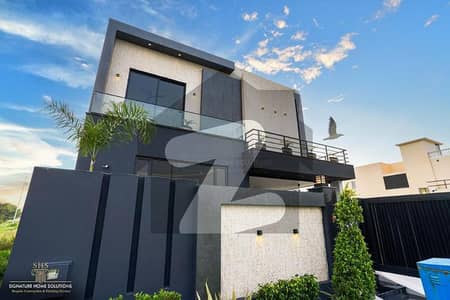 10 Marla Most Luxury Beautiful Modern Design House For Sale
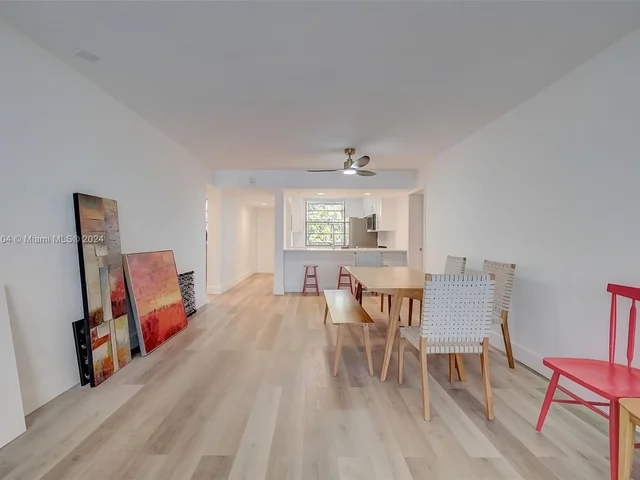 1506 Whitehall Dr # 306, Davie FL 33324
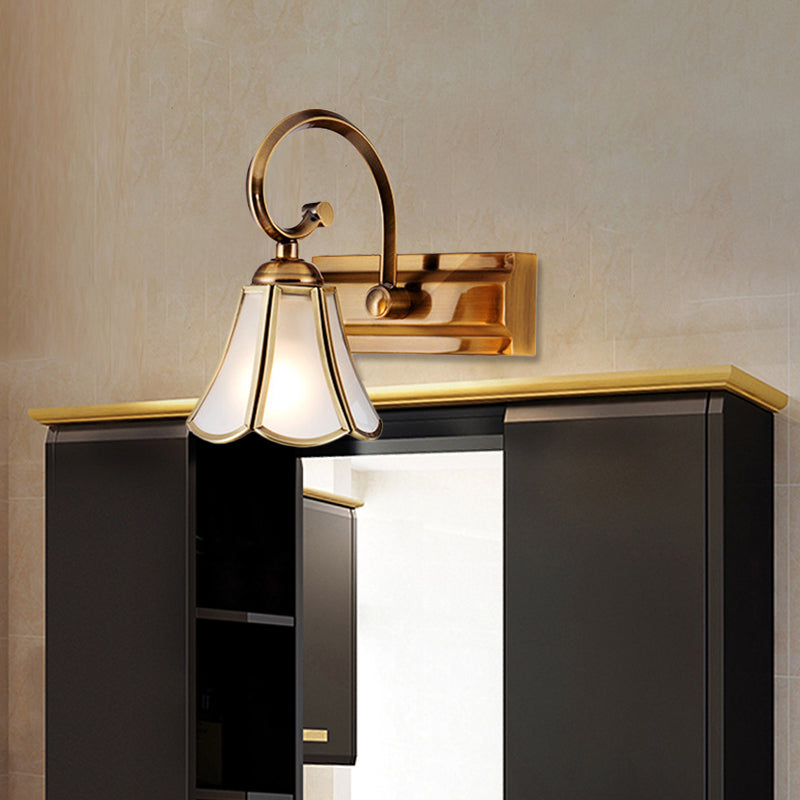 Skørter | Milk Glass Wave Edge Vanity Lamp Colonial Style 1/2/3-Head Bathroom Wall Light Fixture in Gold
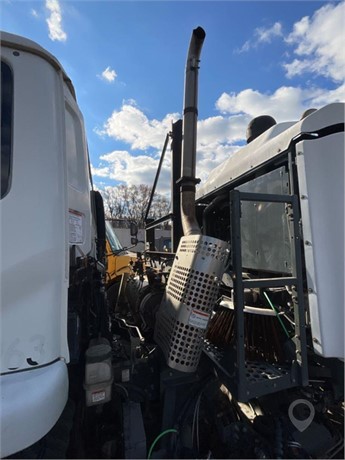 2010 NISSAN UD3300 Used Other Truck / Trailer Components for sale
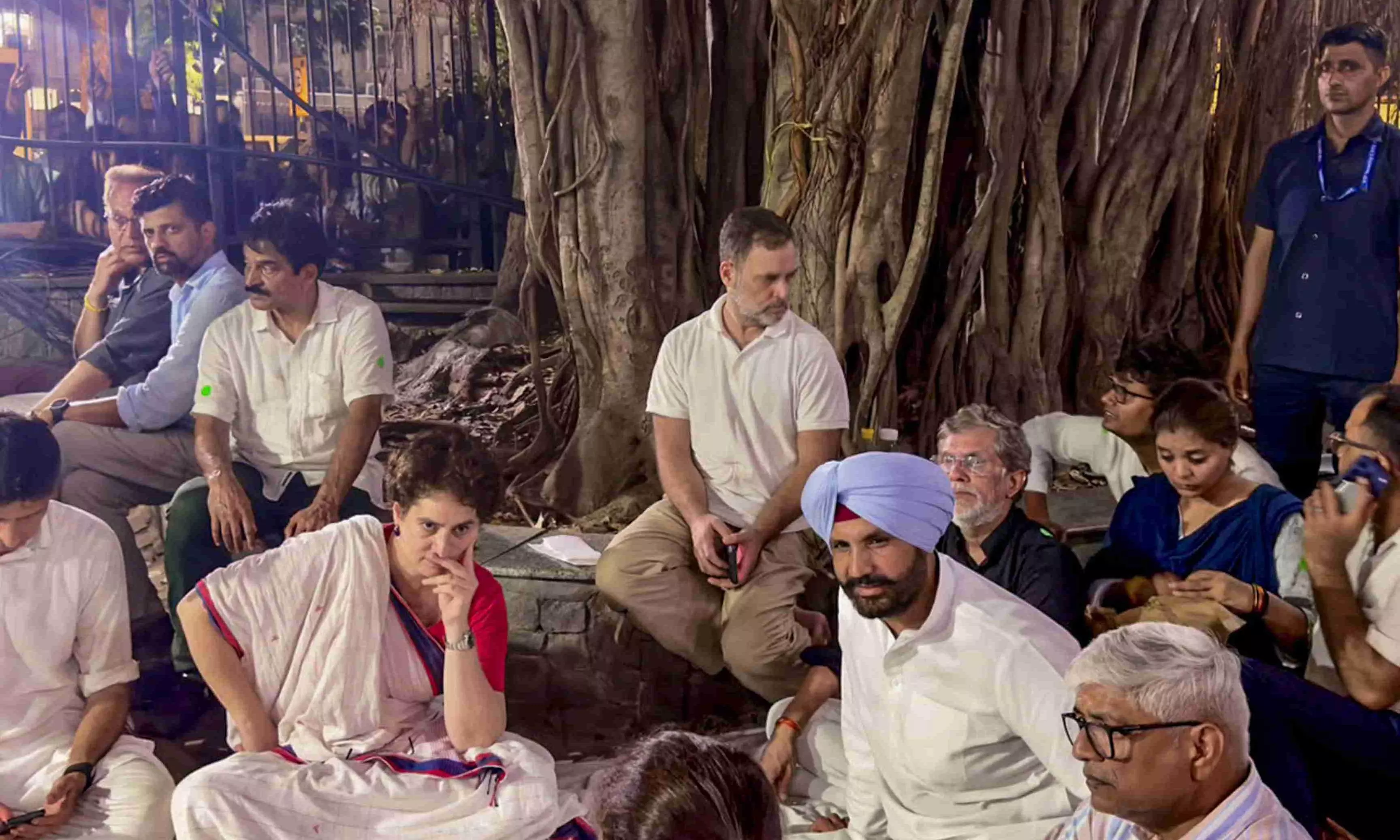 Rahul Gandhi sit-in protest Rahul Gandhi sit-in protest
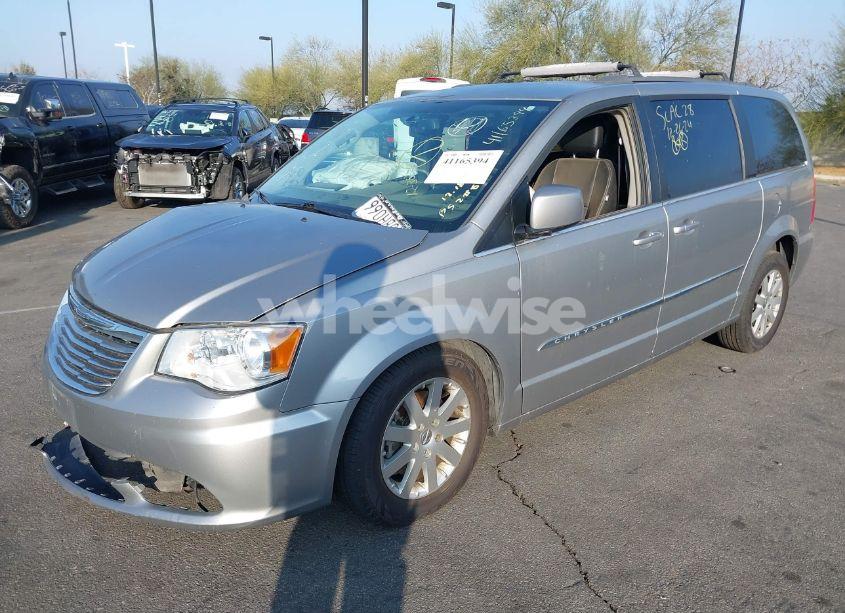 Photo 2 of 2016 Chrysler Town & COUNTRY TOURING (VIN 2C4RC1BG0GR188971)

...

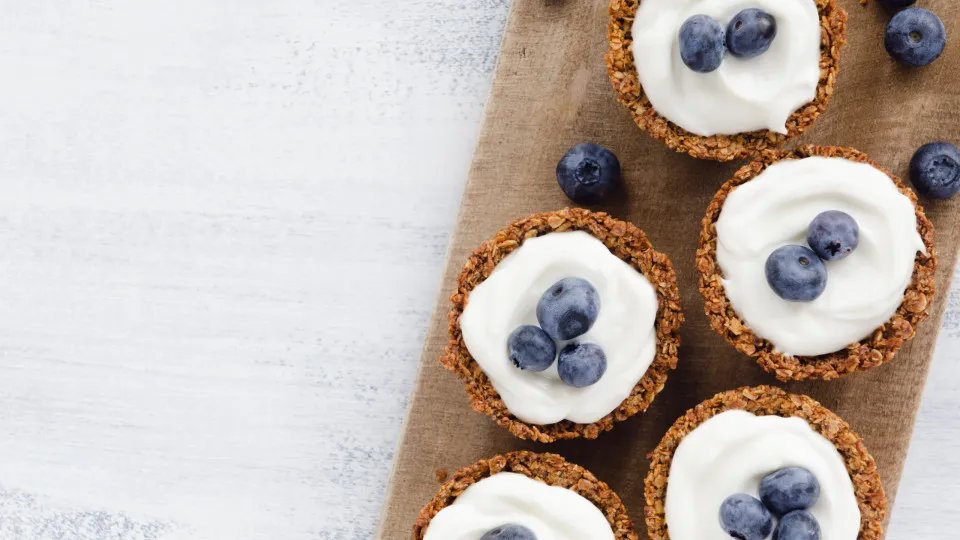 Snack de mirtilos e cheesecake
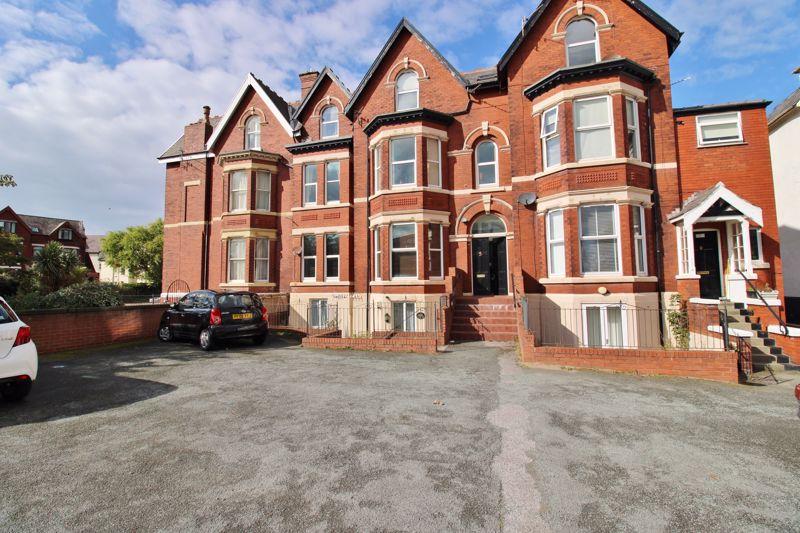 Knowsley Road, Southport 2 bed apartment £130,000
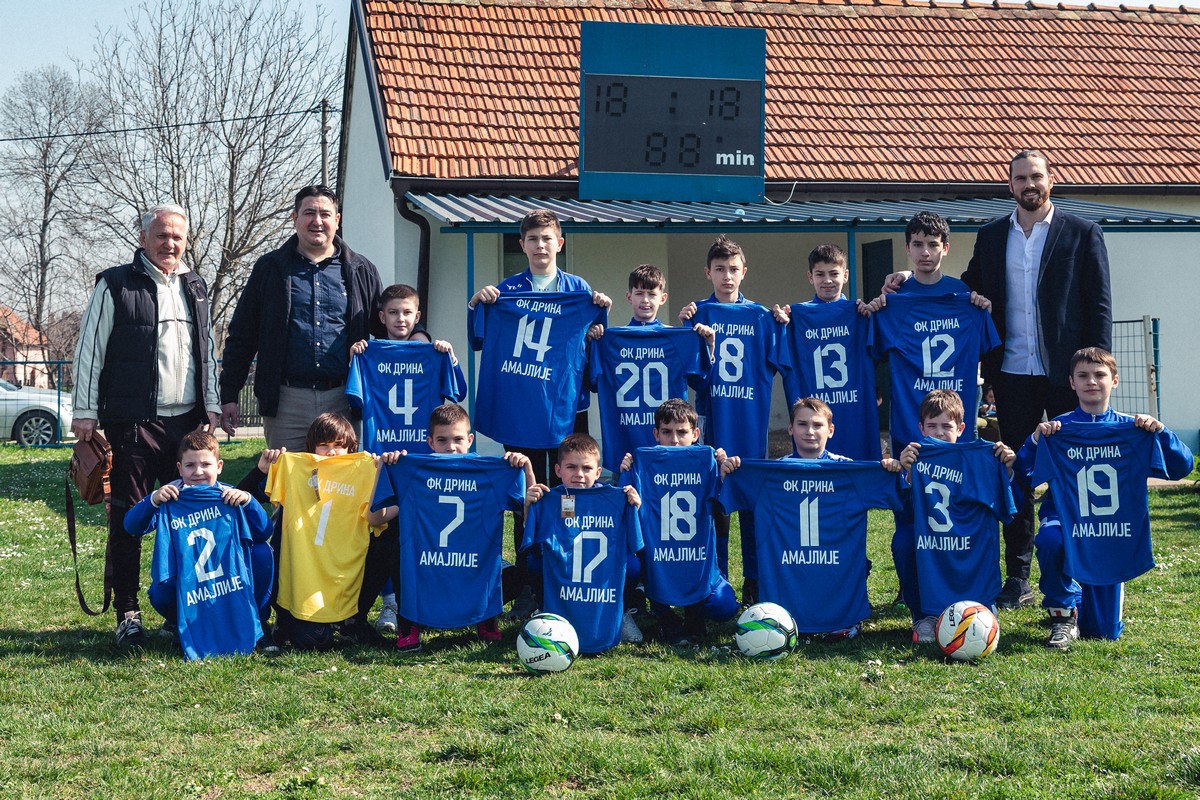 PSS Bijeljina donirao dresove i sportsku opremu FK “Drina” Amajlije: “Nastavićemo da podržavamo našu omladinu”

§ **INSTRUCTIONS TO FOLLOW**: Output the items from the line holding "Snack de mirtilos e cheesecake" through the line holding "PSS Bijeljina donirao", inclusive, as a Markdown table with a Row column for the row number and a Text column for the line. Leave out blank lines and the pictures.

§ **ANSWER BOX**:
| Row | Text |
|---|---|
| 1 |  Snack de mirtilos e cheesecake |
| 2 |  Knowsley Road, Southport 2 bed apartment £130,000 |
| 3 |  PSS Bijeljina donirao dresove i sportsku opremu FK “Drina” Amajlije: “Nastavićemo da podržavamo našu omladinu” |